Flame erosion may have a part in it, as this does remove tiny amounts of metal with every shot. 

The lighter bullets accelerate more quickly, so they slam into the forcing cone at higher speeds than the heavier bullets; plus (due to their shorter overall length) they are more likely to be slightly cocked or off-center when they jump the gap than a longer 158 or 180 grain slug, which can further stress the forcing cone area. The full-power 125 grain loads are also particularly vicious pressure- and recoil-wise; they slam those poor lightweight .357s around pretty hard on ignition.


----------



## FHBrumb (Oct 27, 2007)

Sounds logical. If I choose to shoot loud ones, I'll stick with the big boys. No 110s and no 125s.

I'm a heavy bullet kind of guy anyway.


----------



## R.J.Adams (Apr 10, 2008)

Nice wheelie to say the least. I bet you are very happy in the long run. With a little common sense she should give you years of trouble free service. Be sure to post a target or two,R.J.


----------



## Teuthis (Apr 9, 2008)

In Vietnam I shot thousands of rounds through model 19's. They eventually will "shoot loose"; that is the cylinder notches that the hand locks up, become widened and the cylinder has too much play in it. But that takes a lot of rounds. We were not shooting light bullets though. The 125 and 110 grain rounds, very high velocity, can damage the forcing cone. But overall, with 158 grain rounds it is primarily that the cylinder lockup becomes loose. There is also some stretching of the frame eventually; but the weapons remained servicable for long periods. 

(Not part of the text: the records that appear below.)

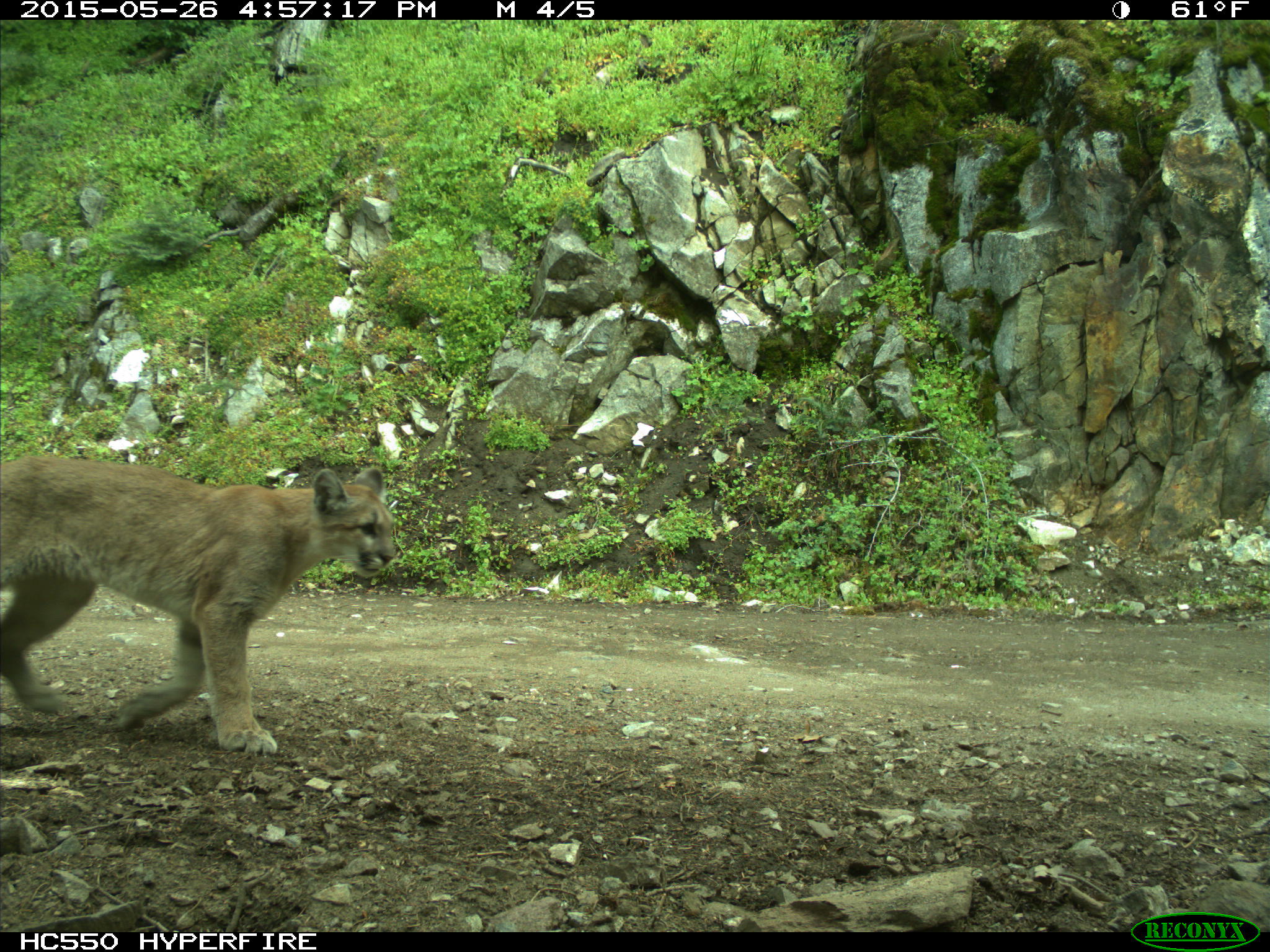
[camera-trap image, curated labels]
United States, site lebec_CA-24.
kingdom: Animalia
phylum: Chordata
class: Mammalia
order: Carnivora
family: Felidae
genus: Puma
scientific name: Puma concolor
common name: mountain lion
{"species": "Puma concolor (mountain lion)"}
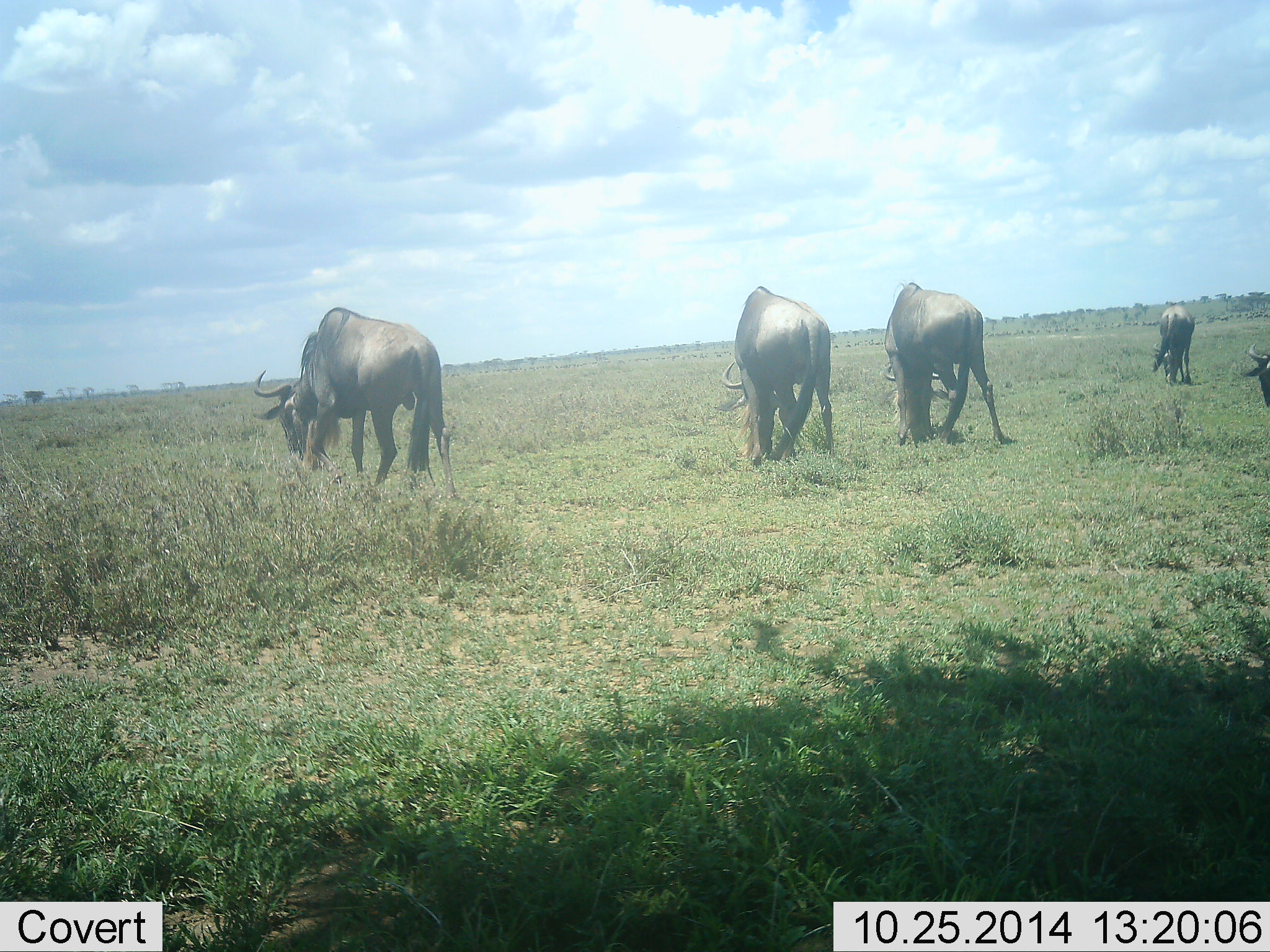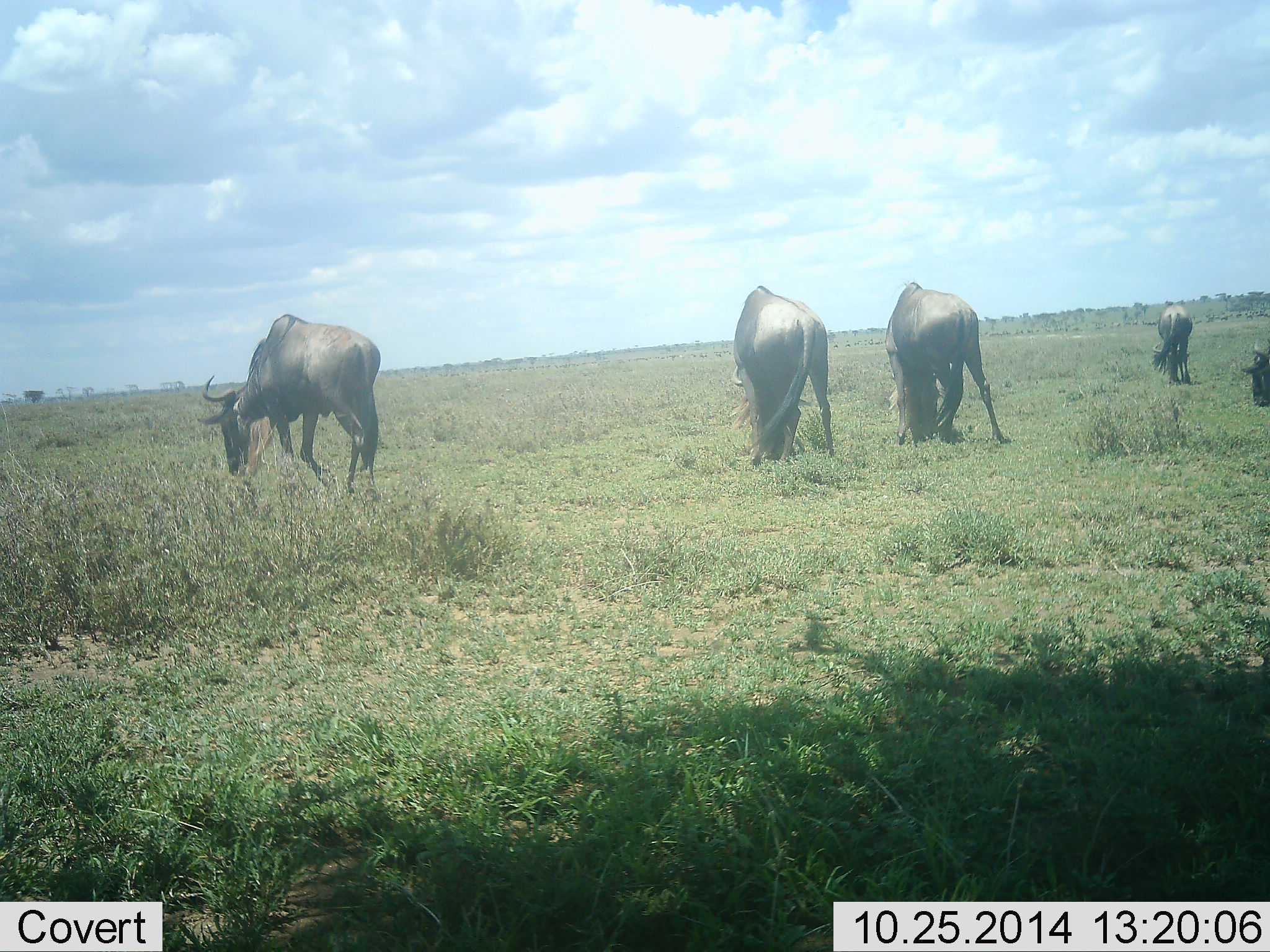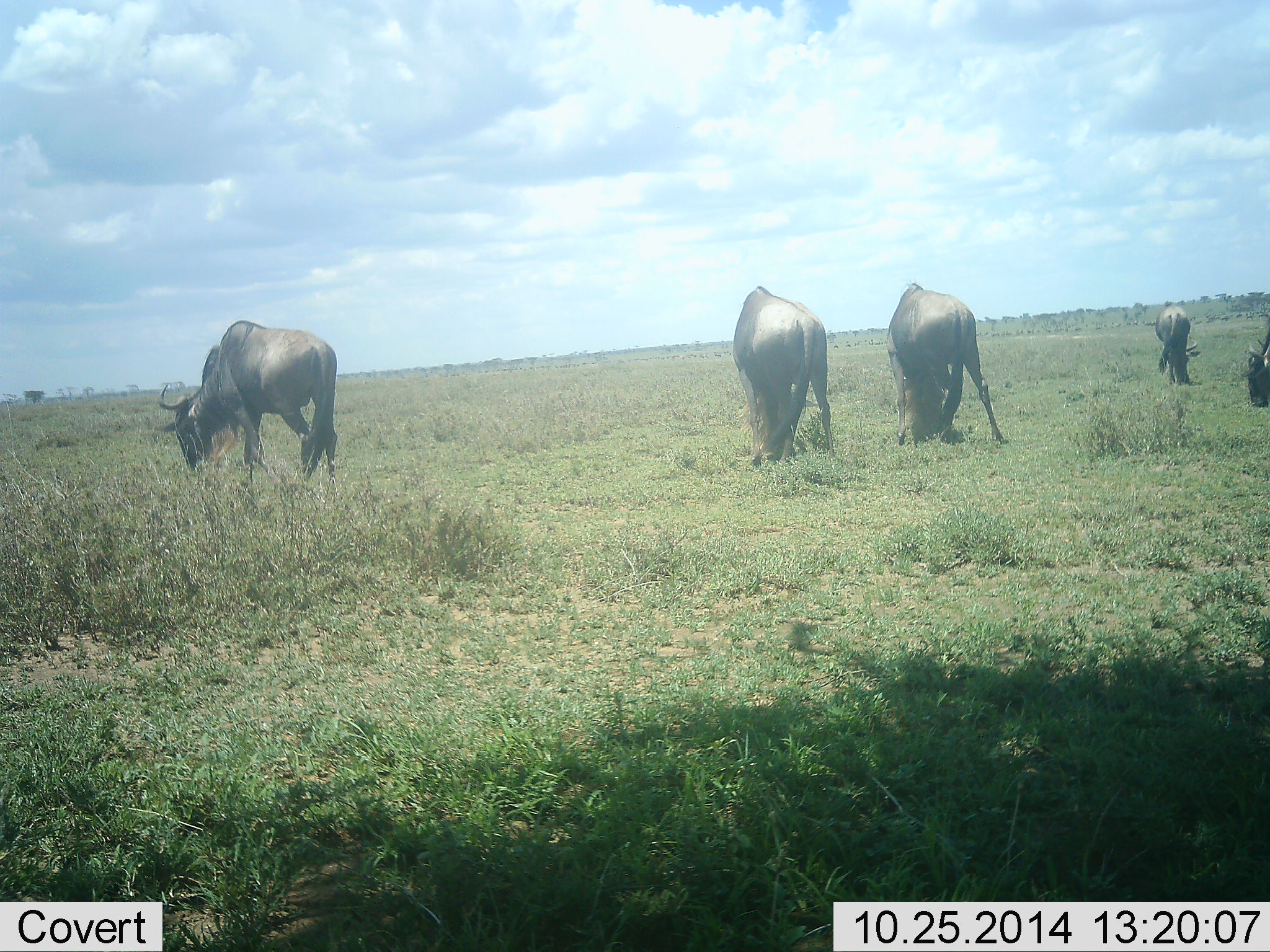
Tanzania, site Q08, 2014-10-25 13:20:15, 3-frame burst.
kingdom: Animalia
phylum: Chordata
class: Mammalia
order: Artiodactyla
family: Bovidae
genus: Connochaetes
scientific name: Connochaetes taurinus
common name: blue wildebeest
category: wildebeest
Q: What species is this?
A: Wildebeest (blue wildebeest) (Connochaetes taurinus).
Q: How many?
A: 5.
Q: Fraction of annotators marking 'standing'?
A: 30%.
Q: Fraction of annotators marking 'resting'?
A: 0%.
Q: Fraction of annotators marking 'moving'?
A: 30%.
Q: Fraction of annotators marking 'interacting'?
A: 0%.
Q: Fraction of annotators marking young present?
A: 0%.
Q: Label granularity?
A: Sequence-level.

I think one can shoot many rounds through a K-frame .357 with no concern. I still have a Model 65 that I carried in the 70's and it is like new after a moderate number of rounds over the years.


----------



## FHBrumb (Oct 27, 2007)

Thanks for the info.

My 65 is a project gun. I have done some work already, but have more to go.

Phase one of the work:
Right now, it has new Wolff Springs, and an internal buff to reduce friction. I changed out to a new style thumb latch. Then I started to buff it out. I scrubbed with 800 and then 1000 grit wet/dry and then hit it with the Mother's Metal Polish. The cylinder is at TK Custom for a full clip mod. I also get my grips on there. It's so bright, it's difficult to take pictures of it...


----------